The decision was made after the Council of Military Agencies’ session, headed by the Minister of Defence Sergey Shoigu. He justified the “purges” in the Baltic Fleet with the imperative to implement changes in light of the “unstable political and military situation in the western borders of the Russian Federation” and “the NATO-supported strengthening of the military potential of countries neighbouring Russia”. The atmosphere of scandal that accompanied the dismissals indicates that the Kaliningrad Oblast and its military potential is an important strategic area in case of confrontation with NATO. Moreover, Sergey Shoigu’s decision suggested that Russia’s armed forces might have entered the stage of crisis management, and that actions taken on the central level aim to consolidate control over the armed forces by replacing the military personnel with people trusted by the Kremlin.

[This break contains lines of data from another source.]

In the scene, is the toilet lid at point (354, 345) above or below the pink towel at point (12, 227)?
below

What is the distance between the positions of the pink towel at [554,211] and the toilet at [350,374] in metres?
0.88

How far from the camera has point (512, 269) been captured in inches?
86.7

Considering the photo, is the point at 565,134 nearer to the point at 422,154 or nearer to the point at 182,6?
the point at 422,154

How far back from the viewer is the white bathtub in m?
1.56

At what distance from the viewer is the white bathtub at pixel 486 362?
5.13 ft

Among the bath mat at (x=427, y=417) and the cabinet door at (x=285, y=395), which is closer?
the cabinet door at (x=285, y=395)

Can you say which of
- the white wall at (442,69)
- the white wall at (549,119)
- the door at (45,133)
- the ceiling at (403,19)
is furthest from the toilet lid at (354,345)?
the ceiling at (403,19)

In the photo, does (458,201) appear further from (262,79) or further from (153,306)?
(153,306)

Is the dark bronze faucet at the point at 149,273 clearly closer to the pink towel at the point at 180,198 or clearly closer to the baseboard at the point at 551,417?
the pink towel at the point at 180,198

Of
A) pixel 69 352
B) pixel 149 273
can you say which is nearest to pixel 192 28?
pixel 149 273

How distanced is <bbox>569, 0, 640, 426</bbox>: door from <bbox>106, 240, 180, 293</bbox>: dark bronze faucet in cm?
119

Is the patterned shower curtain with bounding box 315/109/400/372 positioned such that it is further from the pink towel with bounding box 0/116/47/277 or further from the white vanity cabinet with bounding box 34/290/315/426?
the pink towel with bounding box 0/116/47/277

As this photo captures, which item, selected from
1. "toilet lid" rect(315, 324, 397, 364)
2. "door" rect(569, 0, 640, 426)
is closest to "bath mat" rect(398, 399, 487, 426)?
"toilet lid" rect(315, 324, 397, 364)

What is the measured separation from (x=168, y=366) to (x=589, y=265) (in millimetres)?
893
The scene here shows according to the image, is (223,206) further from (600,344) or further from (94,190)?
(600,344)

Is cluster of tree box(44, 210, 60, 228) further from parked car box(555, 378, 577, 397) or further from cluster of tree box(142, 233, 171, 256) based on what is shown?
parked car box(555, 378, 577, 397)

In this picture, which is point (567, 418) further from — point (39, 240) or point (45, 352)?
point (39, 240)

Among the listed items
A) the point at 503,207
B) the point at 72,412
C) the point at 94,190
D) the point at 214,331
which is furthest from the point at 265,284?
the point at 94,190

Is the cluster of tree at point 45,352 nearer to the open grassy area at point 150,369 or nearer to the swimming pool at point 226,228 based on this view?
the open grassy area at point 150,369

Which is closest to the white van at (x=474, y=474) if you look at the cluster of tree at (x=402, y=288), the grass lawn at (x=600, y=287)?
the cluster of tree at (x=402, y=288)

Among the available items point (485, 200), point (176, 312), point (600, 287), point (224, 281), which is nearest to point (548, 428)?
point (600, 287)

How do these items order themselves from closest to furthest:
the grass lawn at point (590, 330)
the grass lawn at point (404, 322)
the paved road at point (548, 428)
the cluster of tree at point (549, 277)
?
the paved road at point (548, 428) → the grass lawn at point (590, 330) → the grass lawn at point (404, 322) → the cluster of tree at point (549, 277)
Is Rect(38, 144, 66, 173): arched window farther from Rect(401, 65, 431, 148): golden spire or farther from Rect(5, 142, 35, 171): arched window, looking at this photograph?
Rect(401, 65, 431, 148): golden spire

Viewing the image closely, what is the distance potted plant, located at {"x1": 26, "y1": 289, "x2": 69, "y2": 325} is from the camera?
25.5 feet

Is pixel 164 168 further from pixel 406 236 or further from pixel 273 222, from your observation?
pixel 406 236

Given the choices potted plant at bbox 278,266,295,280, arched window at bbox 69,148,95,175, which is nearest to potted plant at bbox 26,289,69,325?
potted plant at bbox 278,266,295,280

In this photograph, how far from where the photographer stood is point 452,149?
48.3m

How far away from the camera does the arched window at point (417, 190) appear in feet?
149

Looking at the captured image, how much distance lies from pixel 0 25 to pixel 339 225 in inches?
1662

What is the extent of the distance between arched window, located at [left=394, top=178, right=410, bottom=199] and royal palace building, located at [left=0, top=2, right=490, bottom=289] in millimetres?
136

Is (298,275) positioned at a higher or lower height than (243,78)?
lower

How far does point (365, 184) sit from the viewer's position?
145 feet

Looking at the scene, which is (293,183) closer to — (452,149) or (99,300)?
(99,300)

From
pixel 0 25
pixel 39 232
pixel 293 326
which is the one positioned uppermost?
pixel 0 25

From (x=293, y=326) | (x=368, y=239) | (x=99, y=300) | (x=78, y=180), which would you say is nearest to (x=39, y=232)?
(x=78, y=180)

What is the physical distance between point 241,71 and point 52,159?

It may be a coincidence, but in recent weeks the attention of observers and analysts alike has been focused on Moscow’s increased interest in the Kaliningrad’s Oblast. Recently Nikolay Patrushev, the secretary of the Security Council of the Russian Federation, visited Svetlogorsk on the Baltic Sea to discuss regional challenges to national security related to transport, energy, logistics and economy.
Kaliningrad was a Prussian “fortress city”. In 1968 Soviet authorities decided to destroy the ruins of Kaliningrad castle, calling it a symbol of Prussian militarism. In an irony of history, they subsequently built a fortress city in the very same place to checkmate NATO during the Cold War. Today, the Kaliningrad Oblast, like East Prussia in the past, may become a security threat for its neighbours and the wider region. Given the increased tensions between Russia and the West, often likened to the Cold War, there is a lack of options as to how to resolve the issue. Certainly, there is a lack of will on Russia’s part to relinquish an attractive, strategic bridgehead between two NATO member states, as the situation around the Baltic Fleet and the Kremlin’s recent rhetoric demonstrate.
Paulina Siegień is an ethnographer, Russian philologist and translator. She is a graduate of the Centre for East European Studies at the University of Warsaw and is currently doing her PhD at the Faculty of Languages, University of Gdańsk. She reports from the Kaliningrad Oblast for Gazeta Wyborcza Trójmiasto and other media.